(Instructions to follow)
Retype, word for word, the stretch of the article on Ahmad Chalabi from "Chalabi, who heads" through "found in Iraq.".

Chalabi denies misleading US

Iraqi Governing Council member Ahmad Chalabi says he is tired of being blamed for misleading the United States about Iraqi weapons of mass destruction and points the finger instead at the CIA.

An analyst says the CIA knew Ahmad Chalabi was lying

Chalabi, who heads the Iraqi National Congress exile group and has close ties to President George Bush’s administration, says the CIA should have done a better job analysing information received from defectors he steered their way.

“This is a ridiculous situation,” he told the CBS 60 Minutes programme. Chalabi still maintains that weapons of mass destruction will be found in Iraq.

He said the CIA knew defectors could be biased and that even the press was warning that they had their own agenda.

“Now you’re telling me that despite all this public evidence, the United States government took our word without checking out the people?” Chalabi said incredulously.

“Intelligence people who are supposed to do a better job for their country and their government did not do such a good job.”

Chalabi, who was born into a prominent Iraqi family, but spent 45 years outside Iraq before returning in April, denies coaching defectors, something the CIA believes he has done for years, according to a former CIA analyst interviewed on the show.

Manipulated information

The analyst, Ken Pollack, who now works for the Saban Centre for Middle East Policy and for CNN, said the Bush administration used the information to label Iraq an imminent threat.

“Now you’re telling me that despite all this public evidence, the United States government took our word without checking out the people?”

Ahmad Chalabi,
Iraqi National Congress

Pollack said they were looking “to simply confirm a preconceived notion of an extremely threatening Iraq … on the cusp of acquiring the most advanced … dangerous weapons.”

Pollack blames senior US officials, not Chalabi.

“This is one of those … ‘fool me once shame on you, fool me twice shame on me’,” said Pollack. “Chalabi has a track record. We knew this guy wasn’t telling us the truth.”

A defiant Chalabi said he was eager to further defend himself.

“I want to be asked to testify in the United States Senate in the intelligence committee. I want to do this in an open session,” he says.

(Stored data)
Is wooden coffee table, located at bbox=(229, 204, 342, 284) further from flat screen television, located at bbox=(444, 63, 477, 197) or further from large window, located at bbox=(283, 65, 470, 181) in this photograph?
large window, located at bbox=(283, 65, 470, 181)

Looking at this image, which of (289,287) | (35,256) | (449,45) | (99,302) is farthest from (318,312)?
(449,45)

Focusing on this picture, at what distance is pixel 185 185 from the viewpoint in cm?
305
---
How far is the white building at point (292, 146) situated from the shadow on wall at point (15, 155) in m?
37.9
...
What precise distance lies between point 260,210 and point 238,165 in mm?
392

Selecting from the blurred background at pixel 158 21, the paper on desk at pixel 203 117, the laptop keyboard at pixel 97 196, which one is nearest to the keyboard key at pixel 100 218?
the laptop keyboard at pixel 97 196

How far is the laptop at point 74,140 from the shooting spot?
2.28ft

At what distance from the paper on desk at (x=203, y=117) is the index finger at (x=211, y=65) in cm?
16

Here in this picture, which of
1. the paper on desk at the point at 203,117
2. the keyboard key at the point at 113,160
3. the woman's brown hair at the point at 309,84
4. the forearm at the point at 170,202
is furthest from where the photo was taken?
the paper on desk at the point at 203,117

(Exercise response)
Chalabi, who heads the Iraqi National Congress exile group and has close ties to President George Bush’s administration, says the CIA should have done a better job analysing information received from defectors he steered their way.

“This is a ridiculous situation,” he told the CBS 60 Minutes programme. Chalabi still maintains that weapons of mass destruction will be found in Iraq.